Review: Neo4j supercharges graph analytics

When it comes to tracking relationships, Neo4j is faster, more flexible, and more scalable than relational databases

Review: Neo4j supercharges graph analytics
Thinkstock
At a Glance

Neo4j is both the original graph database and the continued leader in the graph database market. Designed to store entities and relationships, and optimized to perform graph operations such as traversals, clustering, and shortest-path calculations, Neo4j shines at exploring data that consists of huge numbers of many-to-many relationships.

To understand why graph databases are different and sometimes desirable, we need to go back in time. Early databases were little more than indexed file systems for sequential records (ISAM) with fixed field layouts. Soon databases started expressing hierarchical relationships, such as departments belonging to divisions. Then they captured networks using sets with 1:n relationships; you could traverse the sets programmatically. The standard for the network database model was first issued by CODASYL in 1969.

When relational databases were first introduced, in the early 1970s, they were roughly half as fast as CODASYL databases, because of the overhead of the SQL query processor, especially when joining related tables. Fortunately computer hardware was becoming faster — Moore’s Law observed that the density of components on a circuit board was doubling every two years. That observation held for decades.

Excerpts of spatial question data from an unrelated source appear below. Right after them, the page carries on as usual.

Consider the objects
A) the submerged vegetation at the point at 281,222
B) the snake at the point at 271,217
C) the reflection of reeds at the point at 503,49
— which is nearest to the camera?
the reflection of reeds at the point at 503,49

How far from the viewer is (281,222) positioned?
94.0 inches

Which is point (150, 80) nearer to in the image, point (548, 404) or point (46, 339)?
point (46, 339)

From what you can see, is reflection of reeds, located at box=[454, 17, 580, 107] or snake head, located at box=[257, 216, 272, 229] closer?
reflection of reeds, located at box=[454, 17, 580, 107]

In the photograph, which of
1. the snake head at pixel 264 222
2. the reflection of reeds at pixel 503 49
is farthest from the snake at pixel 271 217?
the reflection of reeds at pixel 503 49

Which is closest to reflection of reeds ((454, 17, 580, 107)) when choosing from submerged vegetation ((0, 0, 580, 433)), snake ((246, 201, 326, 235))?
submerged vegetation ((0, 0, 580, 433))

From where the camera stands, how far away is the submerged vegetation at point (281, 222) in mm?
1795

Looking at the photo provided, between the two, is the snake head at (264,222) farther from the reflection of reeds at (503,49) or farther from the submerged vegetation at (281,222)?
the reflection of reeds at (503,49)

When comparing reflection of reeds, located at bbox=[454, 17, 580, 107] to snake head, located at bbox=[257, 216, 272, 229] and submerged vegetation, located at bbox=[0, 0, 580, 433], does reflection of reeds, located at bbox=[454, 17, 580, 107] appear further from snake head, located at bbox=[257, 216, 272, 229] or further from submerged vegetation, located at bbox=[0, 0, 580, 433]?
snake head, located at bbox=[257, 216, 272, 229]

Relational database limitations

Relational databases are still going strong, and still need powerful server hardware. For really big data under heavy use, however, relational queries tend to slow down, mostly because of large join tables, contention for indexes, and complicated join logic.

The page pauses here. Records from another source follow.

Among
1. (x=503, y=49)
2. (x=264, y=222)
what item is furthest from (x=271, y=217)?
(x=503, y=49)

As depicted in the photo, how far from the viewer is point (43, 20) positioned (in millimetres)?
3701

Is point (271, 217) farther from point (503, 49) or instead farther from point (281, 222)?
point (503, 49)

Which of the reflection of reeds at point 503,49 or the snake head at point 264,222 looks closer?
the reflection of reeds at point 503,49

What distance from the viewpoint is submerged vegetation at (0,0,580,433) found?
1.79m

Relational databases are not well suited to capturing ad hoc relationships that are not consistent across all records: You wind up with sparsely populated rows and way too many indexes, both of which slow down the database performance. Remember, the relational schema is fixed, so every record in a given table contains every field, whether or not the field is populated.

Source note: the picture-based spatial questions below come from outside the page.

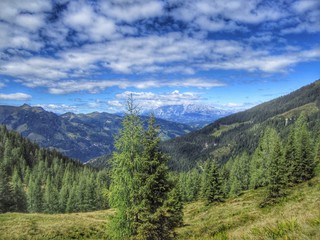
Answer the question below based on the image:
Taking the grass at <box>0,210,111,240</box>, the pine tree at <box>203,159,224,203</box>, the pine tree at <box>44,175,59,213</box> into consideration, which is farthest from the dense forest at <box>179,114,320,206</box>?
the pine tree at <box>44,175,59,213</box>

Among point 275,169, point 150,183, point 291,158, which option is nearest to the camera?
point 150,183

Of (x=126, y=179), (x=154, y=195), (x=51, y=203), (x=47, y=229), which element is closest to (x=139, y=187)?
(x=126, y=179)

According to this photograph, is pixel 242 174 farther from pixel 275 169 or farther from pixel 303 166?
pixel 275 169

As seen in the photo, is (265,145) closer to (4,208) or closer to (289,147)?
(289,147)

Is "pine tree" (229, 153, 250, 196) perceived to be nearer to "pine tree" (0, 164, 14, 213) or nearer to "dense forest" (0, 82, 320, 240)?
"dense forest" (0, 82, 320, 240)

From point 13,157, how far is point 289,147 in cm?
15744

Standard, non-graph NoSQL databases — whether key-value, document-oriented, or column-oriented — typically store sets of disconnected values, documents, or columns. To connect them, you can embed an aggregate’s identifier inside a record belonging to another aggregate, but this isn’t very efficient. While there are many excellent use cases for all three kinds of NoSQL databases, connections aren’t their forte.

Enter the graph database

That brings us, finally, to graph databases and Neo4j. In 1999 Emil Eifrem and his colleagues at Neo Technology (now Neo4j, Inc.), needing to perform ad hoc analysis and frustrated by the limitations of relational databases, figured out a way to implement the 300-year-old mathematical graph model in a database with nodes as vertices and relationships as edges.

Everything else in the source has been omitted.